Aufgaben:
a. Geben Sie den Absatz des Textes über Rüdesheim und die Saalburg, der mit „Nun steuern wir nordwärts“ beginnt, als Stichpunktliste wieder. Seine wesentlichen Fakten müssen erhalten bleiben.
b. Schreiben Sie aus dem Text über Rüdesheim und die Saalburg die Passage ab, die bei „Saalburg im Taunus.“ anfängt und bei „Grenzbefestigung zum Germanengebiet.“ aufhört.

Rüdesheim, in der Drosselgasse. Foto: Ursula Wiegand
Jede Flasche verkaufte er mit 1 Euro Renovierungszuschlag, und das funktionierte. Denn durch Rüdesheim und speziell durch die Drosselgasse drängen sich Menschen aus aller Welt, und viele stärken sich im Gasthaus „Rüdesheimer Schloss“. (www.ruedesheimer-schloss.com).
Saalburg im Taunus. Foto: Ursula Wiegand
Nun steuern wir nordwärts zum rd. 400 km entfernten Römerkastell Saalburg nahe Bad Homburg im Taunus. Dort bauten die Römer gegen Ende des 2. Jahrhunderts zunächst eine Holzburg, danach eine steinere Festung. In einem Dorf lebten bis zu 2.000 Soldaten, die meisten zum Bewachen des Limes, der Grenzbefestigung zum Germanengebiet.
Saalburg-Museum, römische Wandmalerei. Foto: Ursula Wiegand
Die dennoch siegreichen Germanen zerstörten das Kastell. Erst ab 1894 förderten Ausgrabungen die Umrisse zutage. Von 1897-1907 dauerte die von Kaiser Wilhelm II veranlasste Rekonstruktion. Vermutlich ist die Saalburg seither perfekter, als sie es je war. Nur einiges stammt im Museum aus Römerzeiten, so die aus Stücken zusammengesetzten Wandmalereien, die einen nachgebauten Wohnraum zieren. (www.saalburgmuseum.de ).
Ein paar Gehminuten weiter veranschaulicht ein Lattengebilde, wie der 550 km lange – teils aus Holz gefertigte – römische Grenzwall in etwa ausgesehen hat. Unter der Bezeichnung Obergermanisch-Raetischer Limes ist er seit 2005 ein UNESCO-Welterbe.

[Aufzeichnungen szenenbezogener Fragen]
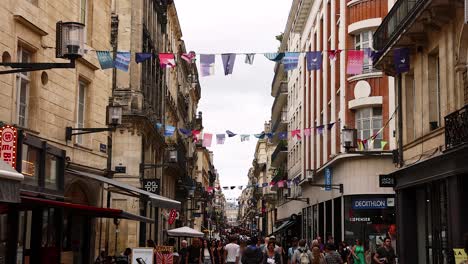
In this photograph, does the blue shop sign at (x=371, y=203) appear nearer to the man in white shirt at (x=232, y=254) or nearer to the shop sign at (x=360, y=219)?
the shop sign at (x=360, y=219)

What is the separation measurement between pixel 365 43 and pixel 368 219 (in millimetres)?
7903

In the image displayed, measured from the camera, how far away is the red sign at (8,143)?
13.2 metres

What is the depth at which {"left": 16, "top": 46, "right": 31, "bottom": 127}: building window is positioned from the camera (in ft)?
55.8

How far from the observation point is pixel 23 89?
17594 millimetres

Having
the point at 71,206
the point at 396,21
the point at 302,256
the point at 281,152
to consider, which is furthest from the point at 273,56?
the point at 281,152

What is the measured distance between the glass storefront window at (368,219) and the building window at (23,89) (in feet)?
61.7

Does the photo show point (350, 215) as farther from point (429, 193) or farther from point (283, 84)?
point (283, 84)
* * *
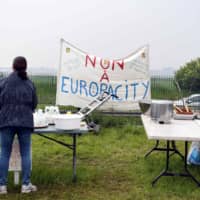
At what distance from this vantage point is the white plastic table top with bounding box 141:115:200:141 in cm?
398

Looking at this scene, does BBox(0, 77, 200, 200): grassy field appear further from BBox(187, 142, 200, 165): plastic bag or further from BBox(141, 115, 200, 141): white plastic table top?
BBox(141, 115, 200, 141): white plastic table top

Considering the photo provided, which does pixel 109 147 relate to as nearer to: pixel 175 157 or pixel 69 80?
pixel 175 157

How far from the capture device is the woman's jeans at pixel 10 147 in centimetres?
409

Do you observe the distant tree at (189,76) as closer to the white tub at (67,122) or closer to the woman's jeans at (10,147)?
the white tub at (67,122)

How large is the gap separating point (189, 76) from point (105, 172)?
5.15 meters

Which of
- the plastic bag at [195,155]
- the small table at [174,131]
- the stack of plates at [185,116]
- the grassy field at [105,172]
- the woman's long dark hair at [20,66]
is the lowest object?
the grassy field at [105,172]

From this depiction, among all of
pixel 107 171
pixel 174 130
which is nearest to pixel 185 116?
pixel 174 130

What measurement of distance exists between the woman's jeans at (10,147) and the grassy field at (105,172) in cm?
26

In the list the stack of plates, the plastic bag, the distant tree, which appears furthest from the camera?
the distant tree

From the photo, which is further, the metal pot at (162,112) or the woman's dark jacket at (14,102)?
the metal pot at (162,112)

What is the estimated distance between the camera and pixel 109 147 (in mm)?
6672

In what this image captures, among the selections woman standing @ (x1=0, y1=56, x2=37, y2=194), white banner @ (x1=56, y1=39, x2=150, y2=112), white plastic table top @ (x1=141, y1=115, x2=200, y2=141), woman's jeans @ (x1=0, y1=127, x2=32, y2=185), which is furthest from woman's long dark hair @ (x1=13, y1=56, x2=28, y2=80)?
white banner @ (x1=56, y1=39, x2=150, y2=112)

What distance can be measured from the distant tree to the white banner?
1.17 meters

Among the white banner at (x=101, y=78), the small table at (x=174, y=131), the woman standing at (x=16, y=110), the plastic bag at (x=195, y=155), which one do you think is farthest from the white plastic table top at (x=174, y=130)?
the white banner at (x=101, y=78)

Lösungen:
a.
- Ziel: das rund 400 km entfernte Römerkastell Saalburg nahe Bad Homburg im Taunus, in nördlicher Richtung
- Gegen Ende des 2. Jahrhunderts errichteten die Römer dort zuerst eine Holzburg, danach eine Festung aus Stein.
- In einem Dorf lebten bis zu 2.000 Soldaten.
- Die meisten von ihnen bewachten den Limes, die Grenzbefestigung zum Germanengebiet.

b.
Saalburg im Taunus. Foto: Ursula Wiegand
Nun steuern wir nordwärts zum rd. 400 km entfernten Römerkastell Saalburg nahe Bad Homburg im Taunus. Dort bauten die Römer gegen Ende des 2. Jahrhunderts zunächst eine Holzburg, danach eine steinere Festung. In einem Dorf lebten bis zu 2.000 Soldaten, die meisten zum Bewachen des Limes, der Grenzbefestigung zum Germanengebiet.